Nobody publishes cross-tool scoring comparisons for open-source packages.
Every scoring tool has its own methodology, its own scale, and its own definition of “good.” OpenSSF Scorecard focuses on security practices. Registry quality signals measure packaging health. The ForgeOS Trust Index (FTI) attempts to cover eight dimensions of trust. But how do these tools actually compare when pointed at the same packages?
We decided to find out. We picked 25 packages across npm and PyPI, ran them through three scoring tools, and published the raw data. No cherry-picking, no narrative-first analysis. Just numbers.
Methodology
We scored 25 packages using three tools:
OpenSSF Scorecard - Google-backed security scoring for GitHub repositories. Evaluates signed releases, branch protection, CI/CD practices, dependency management, and vulnerability response. Native scale is 0-10; we normalized to 0-100 for comparison.
Registry Quality - Aggregates signals from npm/PyPI registries and GitHub.

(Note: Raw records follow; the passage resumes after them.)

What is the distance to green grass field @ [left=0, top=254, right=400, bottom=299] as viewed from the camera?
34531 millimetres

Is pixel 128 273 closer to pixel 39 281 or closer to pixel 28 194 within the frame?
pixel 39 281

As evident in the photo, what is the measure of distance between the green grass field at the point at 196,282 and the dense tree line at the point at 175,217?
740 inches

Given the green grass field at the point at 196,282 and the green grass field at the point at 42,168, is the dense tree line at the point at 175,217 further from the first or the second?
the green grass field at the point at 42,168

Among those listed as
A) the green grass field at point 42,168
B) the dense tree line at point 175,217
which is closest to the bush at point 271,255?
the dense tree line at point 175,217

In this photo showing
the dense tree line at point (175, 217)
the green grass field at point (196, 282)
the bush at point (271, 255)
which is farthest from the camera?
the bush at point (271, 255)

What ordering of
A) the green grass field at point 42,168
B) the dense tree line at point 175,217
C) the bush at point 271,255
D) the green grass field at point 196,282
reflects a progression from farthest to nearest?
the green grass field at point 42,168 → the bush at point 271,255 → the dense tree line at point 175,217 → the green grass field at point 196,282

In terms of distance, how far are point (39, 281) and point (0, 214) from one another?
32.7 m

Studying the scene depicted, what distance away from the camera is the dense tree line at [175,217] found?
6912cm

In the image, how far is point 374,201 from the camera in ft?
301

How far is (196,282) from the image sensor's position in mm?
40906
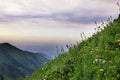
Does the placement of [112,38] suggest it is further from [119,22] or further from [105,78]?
[105,78]

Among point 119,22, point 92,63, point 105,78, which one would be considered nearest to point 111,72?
point 105,78

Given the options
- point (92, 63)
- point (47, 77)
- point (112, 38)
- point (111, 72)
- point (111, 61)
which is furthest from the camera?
point (47, 77)

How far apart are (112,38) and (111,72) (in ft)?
11.0

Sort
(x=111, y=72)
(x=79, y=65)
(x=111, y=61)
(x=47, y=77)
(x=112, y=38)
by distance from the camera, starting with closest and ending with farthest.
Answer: (x=111, y=72) → (x=111, y=61) → (x=79, y=65) → (x=112, y=38) → (x=47, y=77)

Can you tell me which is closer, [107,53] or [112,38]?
[107,53]

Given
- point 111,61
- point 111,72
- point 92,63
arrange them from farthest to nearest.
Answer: point 92,63, point 111,61, point 111,72

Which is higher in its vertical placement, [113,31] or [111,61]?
[113,31]

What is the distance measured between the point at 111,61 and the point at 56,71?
3696 mm

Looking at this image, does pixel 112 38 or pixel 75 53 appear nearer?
pixel 112 38

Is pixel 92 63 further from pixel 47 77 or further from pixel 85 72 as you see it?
pixel 47 77

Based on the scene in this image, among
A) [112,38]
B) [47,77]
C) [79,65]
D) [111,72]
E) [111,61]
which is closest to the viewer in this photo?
[111,72]

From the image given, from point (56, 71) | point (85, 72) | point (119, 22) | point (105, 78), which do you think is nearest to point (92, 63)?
point (85, 72)

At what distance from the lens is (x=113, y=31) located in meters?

Covers documentation, maintenance activity, download trends, issue responsiveness, and packaging standards. Scale: 0-100.
ForgeOS Trust Index (FTI) - Eight-dimensional trust scoring covering security, governance, velocity, documentation, community, licensing, testing, and supply chain health. Scale: 0-100.
Package selection: We chose packages across four tiers - critical infrastructure (express, react, django), widely-used utilities (lodash, axios, dotenv), security-focused libraries (bcrypt, cryptography, helmet), and known-bad packages (event-stream, colors, is-odd). Two ForgeOS packages were included but could not be scored due to private repositories.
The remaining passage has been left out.